Le modèle Crédit Mobilier a poursuivi sa route en France, qui a conservé longtemps un modèle financier mixte et au vrai un peu bâtard : des banques dites « d’affaires » sont nées, Paribas et Indosuez, qui fonctionnaient elles aussi sans véritable adossement sur des métiers de banque commerciale ont aidé le financement de l’industrie ; elles n’avait que secondairement une activité de courtage et d’intermédiaire pour le financement, ce qu’on a appelé par la suite sur le modèle américain des « banques d’investissement ». Quand il a fallu à la Libération aider au financement de la reconstruction du pays, elles ont joué leur rôle, ainsi que des établissements spécialisés dans le crédit à long terme, tel le Crédit National. L’ouverture des marchés financiers dans la décennie 80 les a fait disparaître : leur fonction de financement n’était plus aussi importante ; le renforcement des législations de protection des actionnaires minoritaires les empêchaient de combiner des prises de participation très minoritaires avec un véritable contrôle sur le conseil d’administration (l’effet de levier de fonds propres était moindre). Enfin, elles avaient un retard technologique sur les courtiers britanniques ou sur les investment banks américaines en matière de négoce et intermédiation sur les marchés financiers. Elles ont finalement été rachetées par des grandes banques commerciales (BNP et Crédit Agricole), à la recherche, un peu illusoire, d’une montée en régime plus rapide dans la banque d’investissement. En Europe, seul survit sur ce schéma stratégique Mediobanca en Italie.

Pour revenir au premier modèle de banque universelle, dont le parangon est la grande banque allemande, le choc de la libéralisation des marchés financiers au cours de la décennie 80 lui a été fatal : les grandes entreprises accédaient directement aux marchés de capitaux, se dégageaient de la tutelle de la Haus Bank. L’important n’était plus d’être capable d’investir sur son bilan, mais de développer le métier d’intermédiaire, de trading ou brokerage, c’est-à-dire la banque d’investissement moderne, métier où des acteurs importants intervenaient déjà de façon spécialisée, les investment banks américaines, sur le modèle de Goldman Sachs. Les grandes banques universelles européennes ont dû basculer alors d’un modèle banque d’affaires + banque commerciale à un modèle banque d’investissement + banque commerciale.

Le modèle garde-t-il sa pertinence. Rappelons-nous qu’il reposait à l’origine sur deux arguments : – l’adossement (notamment pour économiser des fonds propres dans l’activité de prêts ou participations à long terme) et – la transformation (pour gérer le risque de liquidité). Si le premier argument restait valide, c’était moins le cas pour le second : la pure banque d’intermédiation ne fait par définition pas de transformation sur son bilan.

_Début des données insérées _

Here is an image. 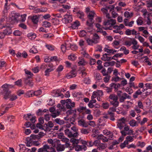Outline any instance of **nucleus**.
<instances>
[{
  "label": "nucleus",
  "mask_w": 152,
  "mask_h": 152,
  "mask_svg": "<svg viewBox=\"0 0 152 152\" xmlns=\"http://www.w3.org/2000/svg\"><path fill=\"white\" fill-rule=\"evenodd\" d=\"M14 87L12 85L5 84L2 86L1 87L3 88L2 94H4V98L5 99L8 98L11 94V91L9 90L10 88Z\"/></svg>",
  "instance_id": "obj_1"
},
{
  "label": "nucleus",
  "mask_w": 152,
  "mask_h": 152,
  "mask_svg": "<svg viewBox=\"0 0 152 152\" xmlns=\"http://www.w3.org/2000/svg\"><path fill=\"white\" fill-rule=\"evenodd\" d=\"M116 23V20L115 19H111L105 20L103 22V25L104 26L102 28L105 30H111L113 29L112 26Z\"/></svg>",
  "instance_id": "obj_2"
},
{
  "label": "nucleus",
  "mask_w": 152,
  "mask_h": 152,
  "mask_svg": "<svg viewBox=\"0 0 152 152\" xmlns=\"http://www.w3.org/2000/svg\"><path fill=\"white\" fill-rule=\"evenodd\" d=\"M118 99L117 96L114 94H111L109 97V101L110 104L115 107H117L119 105Z\"/></svg>",
  "instance_id": "obj_3"
},
{
  "label": "nucleus",
  "mask_w": 152,
  "mask_h": 152,
  "mask_svg": "<svg viewBox=\"0 0 152 152\" xmlns=\"http://www.w3.org/2000/svg\"><path fill=\"white\" fill-rule=\"evenodd\" d=\"M95 15V13L94 11H92L87 14V17L88 20L86 22V24L88 26L91 27L94 21V18Z\"/></svg>",
  "instance_id": "obj_4"
},
{
  "label": "nucleus",
  "mask_w": 152,
  "mask_h": 152,
  "mask_svg": "<svg viewBox=\"0 0 152 152\" xmlns=\"http://www.w3.org/2000/svg\"><path fill=\"white\" fill-rule=\"evenodd\" d=\"M38 152H56L55 149L52 147H50L47 145H44L42 148H39Z\"/></svg>",
  "instance_id": "obj_5"
},
{
  "label": "nucleus",
  "mask_w": 152,
  "mask_h": 152,
  "mask_svg": "<svg viewBox=\"0 0 152 152\" xmlns=\"http://www.w3.org/2000/svg\"><path fill=\"white\" fill-rule=\"evenodd\" d=\"M126 119L124 117H123L117 120V126L120 130H122L124 127L126 125Z\"/></svg>",
  "instance_id": "obj_6"
},
{
  "label": "nucleus",
  "mask_w": 152,
  "mask_h": 152,
  "mask_svg": "<svg viewBox=\"0 0 152 152\" xmlns=\"http://www.w3.org/2000/svg\"><path fill=\"white\" fill-rule=\"evenodd\" d=\"M120 132L122 136H125L127 135L132 134L134 131L132 129H130L129 126L126 125L124 127V129L121 131Z\"/></svg>",
  "instance_id": "obj_7"
},
{
  "label": "nucleus",
  "mask_w": 152,
  "mask_h": 152,
  "mask_svg": "<svg viewBox=\"0 0 152 152\" xmlns=\"http://www.w3.org/2000/svg\"><path fill=\"white\" fill-rule=\"evenodd\" d=\"M53 146L56 148L58 152L64 151L65 148L64 145L61 144L60 141L58 140L54 142Z\"/></svg>",
  "instance_id": "obj_8"
},
{
  "label": "nucleus",
  "mask_w": 152,
  "mask_h": 152,
  "mask_svg": "<svg viewBox=\"0 0 152 152\" xmlns=\"http://www.w3.org/2000/svg\"><path fill=\"white\" fill-rule=\"evenodd\" d=\"M133 45L131 47V48L134 50L138 49L139 52L142 53L143 52V49L142 48L138 49L139 45H137L138 42L134 39H133Z\"/></svg>",
  "instance_id": "obj_9"
},
{
  "label": "nucleus",
  "mask_w": 152,
  "mask_h": 152,
  "mask_svg": "<svg viewBox=\"0 0 152 152\" xmlns=\"http://www.w3.org/2000/svg\"><path fill=\"white\" fill-rule=\"evenodd\" d=\"M66 106L67 109H70L74 107L75 106V102H72L71 99H68L66 100Z\"/></svg>",
  "instance_id": "obj_10"
},
{
  "label": "nucleus",
  "mask_w": 152,
  "mask_h": 152,
  "mask_svg": "<svg viewBox=\"0 0 152 152\" xmlns=\"http://www.w3.org/2000/svg\"><path fill=\"white\" fill-rule=\"evenodd\" d=\"M31 76H28L24 78V83L30 87H32L34 85V83L32 80L30 79Z\"/></svg>",
  "instance_id": "obj_11"
},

Par contre, la coexistence des deux activités était plus problématique : autant le métier de prise de participation coïncide avec le métier de prise de risque de crédit qui est le propre du banquier commercial, autant le trading obéit à de toutes autres logiques industrielles : une culture du court terme, des modes de rémunération très différents, une analyse crédit tournée vers la vente et non vers l’achat pour compte propre, etc. Les multiples déboires qu’ont connus les grandes banques universelles à s’imposer dans les métiers de marchés financiers sont la preuve de la complexité industrielle à aligner sous un même toit les deux activités.